Duncan's fiancee Louise Troh is writing a memoir for release in April, Weinstein Books announced Thursday. The publisher is a joint venture between The Weinstein Company and The Perseus Books Group.
The book "will tell the story of her and her family's ordeal," according to her publicist. Troh told The Associated Press that it will be a "love story" about meeting Duncan two decades ago in a refugee camp in Ivory Coast while a civil war raged in their home country, Liberia.
The announcement came a day after an attorney for Duncan's parents and four children said the family had reached a settlement with Texas Health Presbyterian Hospital Dallas, where Duncan, the only Ebola patient to die in the U.S., was treated.
Troh, a nursing home assistant who wasn't part of the settlement, said she will use part of her advance for a down payment on a new home.
She said she's living in her daughter's two-bedroom apartment with nine other people because she has not been able to find a place to rent since finishing 21 days of quarantine.
Troh's church and Dallas County are also raising money to help her replace household items lost when cleaning crews stripped the apartment where Duncan stayed, incinerating most of the contents.
The hospital's settlement includes an undisclosed payment to the family and the creation of a charitable fund in the Liberian man's name, according to the family's attorney, Les Weisbrod.
Duncan's nephew Josephus Weeks told AP that he wants the fund used to build a hospital in Liberia specializing in infectious disease.

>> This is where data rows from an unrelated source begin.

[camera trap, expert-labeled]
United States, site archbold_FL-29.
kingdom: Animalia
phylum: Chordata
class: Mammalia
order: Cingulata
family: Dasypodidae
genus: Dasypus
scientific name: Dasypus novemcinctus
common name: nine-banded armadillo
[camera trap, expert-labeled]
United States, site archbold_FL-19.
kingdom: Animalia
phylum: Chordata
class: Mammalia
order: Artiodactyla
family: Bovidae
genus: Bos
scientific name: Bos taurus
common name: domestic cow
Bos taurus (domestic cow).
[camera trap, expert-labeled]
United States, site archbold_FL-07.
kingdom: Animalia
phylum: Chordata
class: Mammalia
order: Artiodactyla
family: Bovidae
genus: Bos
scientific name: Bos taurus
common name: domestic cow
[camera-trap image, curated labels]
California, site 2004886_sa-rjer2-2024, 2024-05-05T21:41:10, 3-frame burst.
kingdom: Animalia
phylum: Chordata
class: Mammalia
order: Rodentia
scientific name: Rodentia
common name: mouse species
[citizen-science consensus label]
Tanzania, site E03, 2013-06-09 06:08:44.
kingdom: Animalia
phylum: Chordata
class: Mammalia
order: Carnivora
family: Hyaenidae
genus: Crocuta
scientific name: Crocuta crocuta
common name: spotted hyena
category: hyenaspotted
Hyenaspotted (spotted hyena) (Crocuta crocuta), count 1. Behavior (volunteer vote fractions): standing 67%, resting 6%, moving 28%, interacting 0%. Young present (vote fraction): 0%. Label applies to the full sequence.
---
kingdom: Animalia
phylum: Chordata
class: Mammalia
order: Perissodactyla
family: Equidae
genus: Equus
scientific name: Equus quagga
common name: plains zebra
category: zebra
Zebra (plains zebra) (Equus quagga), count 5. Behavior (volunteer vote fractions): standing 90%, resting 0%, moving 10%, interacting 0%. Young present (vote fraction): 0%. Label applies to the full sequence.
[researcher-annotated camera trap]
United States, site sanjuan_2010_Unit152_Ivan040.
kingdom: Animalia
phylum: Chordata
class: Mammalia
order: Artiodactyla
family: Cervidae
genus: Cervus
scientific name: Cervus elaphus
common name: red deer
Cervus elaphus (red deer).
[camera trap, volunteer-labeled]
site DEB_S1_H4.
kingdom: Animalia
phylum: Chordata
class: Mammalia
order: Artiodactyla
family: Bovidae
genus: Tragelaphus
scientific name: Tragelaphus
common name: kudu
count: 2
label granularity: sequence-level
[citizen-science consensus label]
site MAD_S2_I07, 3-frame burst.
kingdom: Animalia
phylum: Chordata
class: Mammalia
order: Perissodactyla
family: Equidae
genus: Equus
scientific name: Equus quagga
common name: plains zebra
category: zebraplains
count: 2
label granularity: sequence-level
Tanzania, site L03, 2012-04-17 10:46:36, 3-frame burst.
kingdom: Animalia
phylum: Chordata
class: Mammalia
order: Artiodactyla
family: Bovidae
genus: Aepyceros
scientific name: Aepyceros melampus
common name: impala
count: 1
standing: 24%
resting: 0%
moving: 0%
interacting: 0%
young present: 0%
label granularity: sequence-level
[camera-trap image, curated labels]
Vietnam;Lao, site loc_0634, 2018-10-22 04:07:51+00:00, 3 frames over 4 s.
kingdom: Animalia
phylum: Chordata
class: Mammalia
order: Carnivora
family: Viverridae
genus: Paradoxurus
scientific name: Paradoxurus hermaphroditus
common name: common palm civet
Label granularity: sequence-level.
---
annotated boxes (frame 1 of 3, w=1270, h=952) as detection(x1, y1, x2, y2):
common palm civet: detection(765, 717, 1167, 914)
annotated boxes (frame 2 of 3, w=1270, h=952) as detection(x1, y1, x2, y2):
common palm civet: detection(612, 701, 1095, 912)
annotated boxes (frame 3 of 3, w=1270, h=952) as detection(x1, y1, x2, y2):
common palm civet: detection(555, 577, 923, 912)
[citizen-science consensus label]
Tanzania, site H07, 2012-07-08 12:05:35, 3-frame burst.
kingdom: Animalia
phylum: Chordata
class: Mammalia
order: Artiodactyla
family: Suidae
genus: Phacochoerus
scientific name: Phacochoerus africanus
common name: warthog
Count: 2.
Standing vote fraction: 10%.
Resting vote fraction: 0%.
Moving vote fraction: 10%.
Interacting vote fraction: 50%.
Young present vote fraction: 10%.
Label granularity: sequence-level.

Weeks has previously been critical of the care Duncan received, saying he believes his death was partly due to his race, nationality and lack of insurance. But on Wednesday he spoke in a more conciliatory tone.
"It will be a good recovery for them, and it will help the family to know that Thomas Eric Duncan's name is being used in the right way and good things are being done in his honor," Weeks said.
The hospital has repeatedly said Weeks' allegations about Duncan's care are untrue, and spokesman Wendell Watson did so again Thursday.